▸ INSTRUCTIONS TO FOLLOW:
Reproduce verbatim the lines of the data from the line containing "What distance from the viewer" through the final line of the data, both included.
= = = =
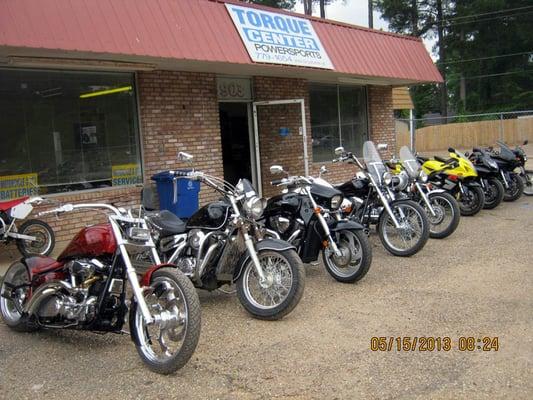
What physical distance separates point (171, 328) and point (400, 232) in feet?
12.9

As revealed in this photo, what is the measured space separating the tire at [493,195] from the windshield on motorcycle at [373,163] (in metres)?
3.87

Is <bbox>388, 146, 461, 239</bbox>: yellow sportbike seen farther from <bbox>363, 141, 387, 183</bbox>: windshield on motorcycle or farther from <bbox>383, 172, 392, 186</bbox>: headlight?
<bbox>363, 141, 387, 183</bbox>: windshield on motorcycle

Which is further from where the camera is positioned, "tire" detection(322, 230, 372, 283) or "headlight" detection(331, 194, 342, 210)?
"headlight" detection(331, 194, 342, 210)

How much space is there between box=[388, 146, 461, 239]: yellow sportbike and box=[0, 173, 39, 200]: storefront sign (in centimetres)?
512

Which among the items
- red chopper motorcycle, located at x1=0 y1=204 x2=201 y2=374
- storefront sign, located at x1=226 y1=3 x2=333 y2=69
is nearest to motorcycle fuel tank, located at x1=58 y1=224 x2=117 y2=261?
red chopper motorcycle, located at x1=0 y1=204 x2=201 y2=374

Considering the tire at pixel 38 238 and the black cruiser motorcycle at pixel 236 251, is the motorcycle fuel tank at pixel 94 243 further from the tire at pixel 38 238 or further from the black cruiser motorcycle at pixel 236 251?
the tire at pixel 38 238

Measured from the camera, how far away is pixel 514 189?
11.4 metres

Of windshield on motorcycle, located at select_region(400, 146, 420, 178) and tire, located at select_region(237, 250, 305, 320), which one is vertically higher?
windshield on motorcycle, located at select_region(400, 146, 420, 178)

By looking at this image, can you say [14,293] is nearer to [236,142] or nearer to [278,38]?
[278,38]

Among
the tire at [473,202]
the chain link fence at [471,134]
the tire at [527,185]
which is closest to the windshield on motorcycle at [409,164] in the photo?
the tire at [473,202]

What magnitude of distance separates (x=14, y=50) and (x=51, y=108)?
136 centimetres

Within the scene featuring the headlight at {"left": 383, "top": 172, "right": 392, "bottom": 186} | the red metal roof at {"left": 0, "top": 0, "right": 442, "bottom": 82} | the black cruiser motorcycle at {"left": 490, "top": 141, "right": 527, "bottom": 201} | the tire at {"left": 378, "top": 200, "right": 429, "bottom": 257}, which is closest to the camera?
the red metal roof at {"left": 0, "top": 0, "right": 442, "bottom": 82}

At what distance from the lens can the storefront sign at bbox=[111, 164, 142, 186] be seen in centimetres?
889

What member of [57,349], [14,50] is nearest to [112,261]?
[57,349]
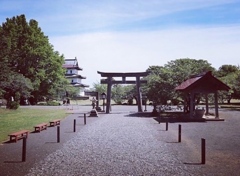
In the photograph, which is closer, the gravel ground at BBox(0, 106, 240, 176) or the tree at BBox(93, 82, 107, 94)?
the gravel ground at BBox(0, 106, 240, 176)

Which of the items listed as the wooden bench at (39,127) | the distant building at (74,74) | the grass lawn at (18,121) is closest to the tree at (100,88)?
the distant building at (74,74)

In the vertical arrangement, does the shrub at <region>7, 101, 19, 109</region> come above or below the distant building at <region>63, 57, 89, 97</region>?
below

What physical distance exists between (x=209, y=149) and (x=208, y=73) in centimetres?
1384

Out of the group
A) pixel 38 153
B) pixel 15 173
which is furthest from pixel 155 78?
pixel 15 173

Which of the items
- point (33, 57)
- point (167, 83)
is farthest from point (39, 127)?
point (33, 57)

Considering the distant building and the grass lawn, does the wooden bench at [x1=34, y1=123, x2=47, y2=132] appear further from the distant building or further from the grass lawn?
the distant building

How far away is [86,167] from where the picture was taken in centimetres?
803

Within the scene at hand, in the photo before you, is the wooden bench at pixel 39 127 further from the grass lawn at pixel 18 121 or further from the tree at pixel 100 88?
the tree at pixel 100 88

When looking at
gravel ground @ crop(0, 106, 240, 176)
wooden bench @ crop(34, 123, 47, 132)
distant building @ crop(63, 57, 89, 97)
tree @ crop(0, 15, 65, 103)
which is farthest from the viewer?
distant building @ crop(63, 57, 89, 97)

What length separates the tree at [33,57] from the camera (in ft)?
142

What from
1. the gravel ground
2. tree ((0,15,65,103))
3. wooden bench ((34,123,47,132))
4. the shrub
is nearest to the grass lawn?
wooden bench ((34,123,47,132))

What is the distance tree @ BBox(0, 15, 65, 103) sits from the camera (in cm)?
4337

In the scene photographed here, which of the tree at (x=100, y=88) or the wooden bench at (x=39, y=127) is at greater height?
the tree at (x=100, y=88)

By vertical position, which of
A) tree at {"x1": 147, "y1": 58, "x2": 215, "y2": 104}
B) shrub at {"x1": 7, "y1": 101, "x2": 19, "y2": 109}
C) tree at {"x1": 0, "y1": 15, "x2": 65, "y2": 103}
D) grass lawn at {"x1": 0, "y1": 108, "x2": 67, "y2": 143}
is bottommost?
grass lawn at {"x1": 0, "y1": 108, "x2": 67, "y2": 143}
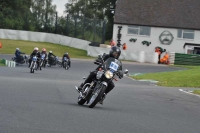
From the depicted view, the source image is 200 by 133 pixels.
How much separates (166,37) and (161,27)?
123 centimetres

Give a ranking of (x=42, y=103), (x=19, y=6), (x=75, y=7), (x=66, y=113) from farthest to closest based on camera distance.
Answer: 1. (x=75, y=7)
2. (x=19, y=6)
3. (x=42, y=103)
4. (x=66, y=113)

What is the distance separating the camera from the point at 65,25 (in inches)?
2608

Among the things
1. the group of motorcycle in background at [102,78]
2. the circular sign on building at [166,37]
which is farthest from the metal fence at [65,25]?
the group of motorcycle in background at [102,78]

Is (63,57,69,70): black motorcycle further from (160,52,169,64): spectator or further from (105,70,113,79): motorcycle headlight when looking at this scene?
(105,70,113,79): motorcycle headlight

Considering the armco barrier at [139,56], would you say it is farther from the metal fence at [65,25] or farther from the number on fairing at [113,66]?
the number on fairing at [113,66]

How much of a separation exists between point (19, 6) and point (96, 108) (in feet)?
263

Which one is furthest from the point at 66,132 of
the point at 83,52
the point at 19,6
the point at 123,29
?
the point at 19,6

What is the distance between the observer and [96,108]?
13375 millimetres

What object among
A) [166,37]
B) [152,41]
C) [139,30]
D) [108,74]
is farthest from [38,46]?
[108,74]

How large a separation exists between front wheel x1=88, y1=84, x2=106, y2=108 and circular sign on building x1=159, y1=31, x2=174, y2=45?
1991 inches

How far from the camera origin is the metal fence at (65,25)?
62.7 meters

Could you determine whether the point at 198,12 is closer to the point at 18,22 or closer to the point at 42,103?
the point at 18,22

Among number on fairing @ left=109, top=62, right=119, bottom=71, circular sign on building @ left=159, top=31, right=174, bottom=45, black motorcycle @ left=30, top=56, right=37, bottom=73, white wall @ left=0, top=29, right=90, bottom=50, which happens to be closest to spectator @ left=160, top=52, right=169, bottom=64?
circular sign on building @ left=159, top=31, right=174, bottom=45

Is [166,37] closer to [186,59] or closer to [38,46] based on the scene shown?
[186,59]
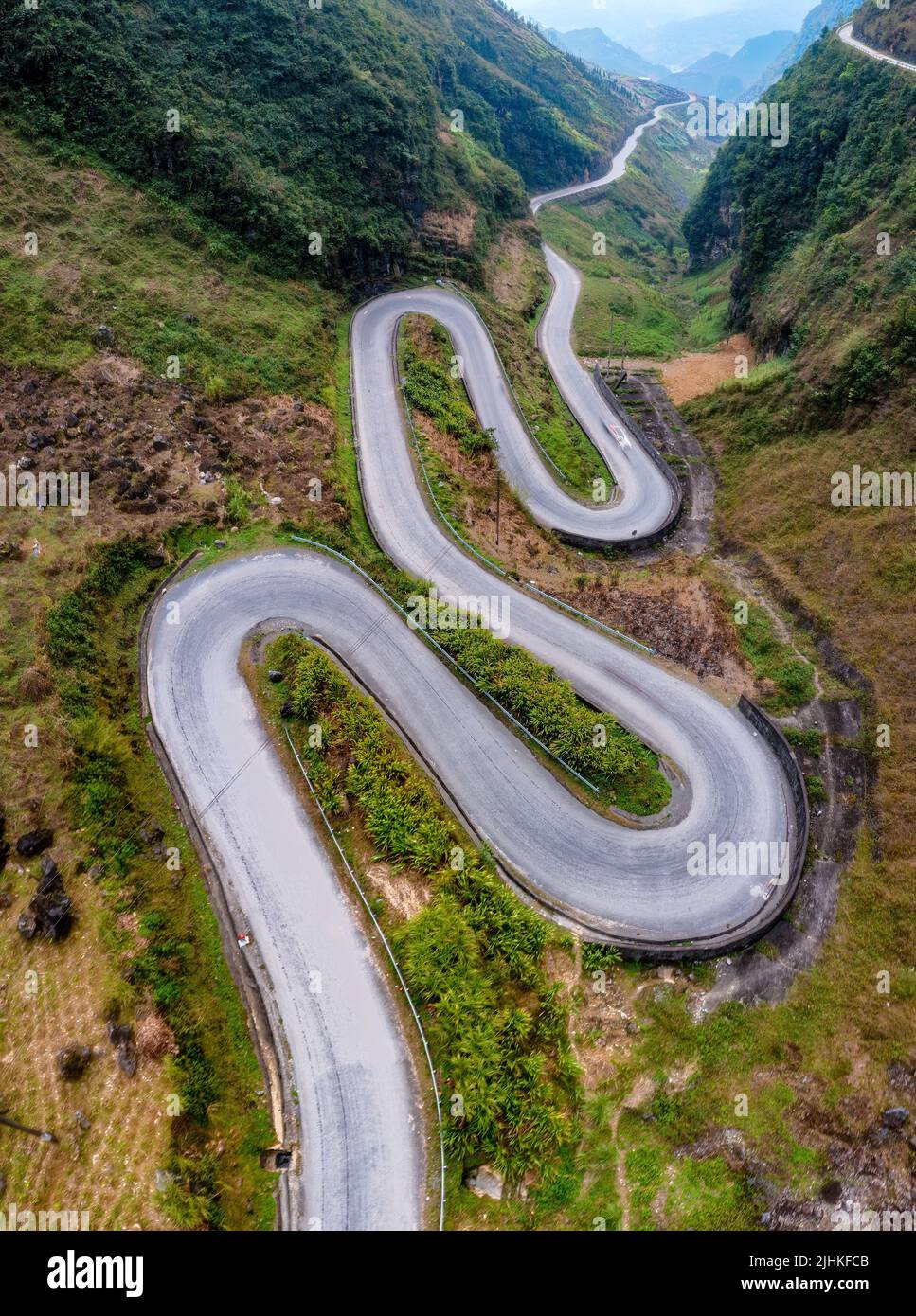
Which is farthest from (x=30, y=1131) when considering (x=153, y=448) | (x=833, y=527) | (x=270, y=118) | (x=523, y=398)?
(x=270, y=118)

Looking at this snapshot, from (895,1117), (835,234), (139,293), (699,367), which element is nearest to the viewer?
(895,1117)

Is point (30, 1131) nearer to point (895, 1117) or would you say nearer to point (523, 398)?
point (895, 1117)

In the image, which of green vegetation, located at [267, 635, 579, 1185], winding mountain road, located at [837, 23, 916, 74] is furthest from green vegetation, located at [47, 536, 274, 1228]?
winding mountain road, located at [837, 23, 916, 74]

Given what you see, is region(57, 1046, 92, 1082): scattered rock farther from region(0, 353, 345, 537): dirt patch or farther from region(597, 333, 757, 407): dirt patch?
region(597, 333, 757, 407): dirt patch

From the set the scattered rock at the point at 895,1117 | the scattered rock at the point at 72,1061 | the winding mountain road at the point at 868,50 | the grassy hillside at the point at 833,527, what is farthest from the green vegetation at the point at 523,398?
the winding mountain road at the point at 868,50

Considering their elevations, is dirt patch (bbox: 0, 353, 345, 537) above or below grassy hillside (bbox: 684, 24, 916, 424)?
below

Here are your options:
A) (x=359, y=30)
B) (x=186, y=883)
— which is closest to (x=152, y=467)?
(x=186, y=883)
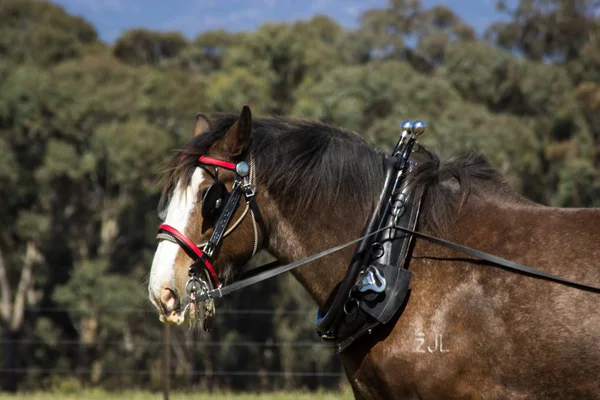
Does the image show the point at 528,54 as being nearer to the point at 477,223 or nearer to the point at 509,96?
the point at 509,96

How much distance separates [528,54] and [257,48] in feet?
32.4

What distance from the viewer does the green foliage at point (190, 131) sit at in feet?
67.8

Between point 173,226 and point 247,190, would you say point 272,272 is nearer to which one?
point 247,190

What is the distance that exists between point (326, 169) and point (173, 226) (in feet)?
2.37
= = = =
▸ TASK SOLUTION:
What distance from the viewer does the green foliage at point (190, 131) sit at in feet?
67.8

Between point 173,226 and point 247,190, would you say point 272,272 is nearer to which one?
point 247,190

What is the distance that exists between point (326, 169) and point (173, 226) (in feet)?
2.37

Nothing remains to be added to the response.